El mundo tiene que ser justo y libre pero no es obligatorio que sea interesante; para interesantes están las novelas con grandes autores. Tenemos que intentar que la vida sea justa y que sea libre, y con eso ya es bastante; no queremos que además tenga un argumento lleno de atractivo y picante. Si solo nos dedicamos a buscar ese atractivo picante y olvidamos lo otro, probablemente vamos a acabar mal.

JGV. ¿Es posible hacer política con la verdad?

FS. La pregunta también podemos hacerla al revés. ¿Hasta cuándo se puede hacer política sin utilizar la verdad? Hay una frase célebre de un discurso no menos célebre: dice que se puede engañar a parte del pueblo todo el tiempo, o a todo el pueblo parte del tiempo, pero no se puede engañar a todo el pueblo todo el tiempo. Eso lo dijo en Gettysburg Abraham Lincoln, y es para hacer pensar. La verdad puede ser desagradable, puede ser peligrosa, pero poco a poco se va abriendo paso porque los seres humanos estamos hechos para tratarnos con la realidad, no con ficciones. La realidad puede ser ocultada, pero antes o después aparece y puede aparecer de la manera más imprevista y más peligrosa. Los políticos mienten en campaña electoral, pero ¿les permitiríamos decir la verdad? No, el político tiene que ser una especie de superpadre o supermadre extraordinario que resuelva todo, aunque sabemos que es imposible. Al que nos promete esfuerzo, al que nos promete tanteos hasta llegar a una solución, no le queremos; queremos al que zanja, aunque ese precisamente es el que nos está engañando.

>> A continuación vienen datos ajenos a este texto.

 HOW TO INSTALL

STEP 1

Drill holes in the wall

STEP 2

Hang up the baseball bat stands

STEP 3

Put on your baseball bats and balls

Mi símbolo de la política lo vi hace muchísimos años en un viaje que hice a Egipto. Íbamos atravesando el desierto. El calor era prodigioso. Te echabas una botella de agua en la cabeza y te quemaba. Llegamos a unas ruinas y había un nativo con una nevera puesta encima de la arena, y decía: “¡Aquí, refrescos, Coca Cola, agua!”. Entonces todos bajábamos y nos lanzábamos encima. Pero la nevera estaba puesta sobre la arena y no tenía ninguna electricidad, ni ninguna conexión con nada; naturalmente, lo que había en la nevera estaba tan caliente como todo lo demás. Y sin embargo todos nos autoconvencíamos de que allí aquello estaba fresco. Esa capacidad de autoengaño, de querer por un momento que nos aliviaran el calor vendiéndonos un ilusorio refresco... yo creo que eso pasa mucho en política. Le estamos pidiendo al vendedor, que tiene la nevera puesta sobre la arena, esa solución que no puede dar. La forma en que se podría dar la solución es sobre la base de un esfuerzo, de un sacrificio, de una renuncia; porque a veces, para conseguir cosas mejores, tenemos que renunciar a algunas de las que hoy nos parecen buenas. Eso probablemente no lo hacemos. Pero claro: si no hacemos eso, no vamos a quejarnos de que los políticos nos engañan.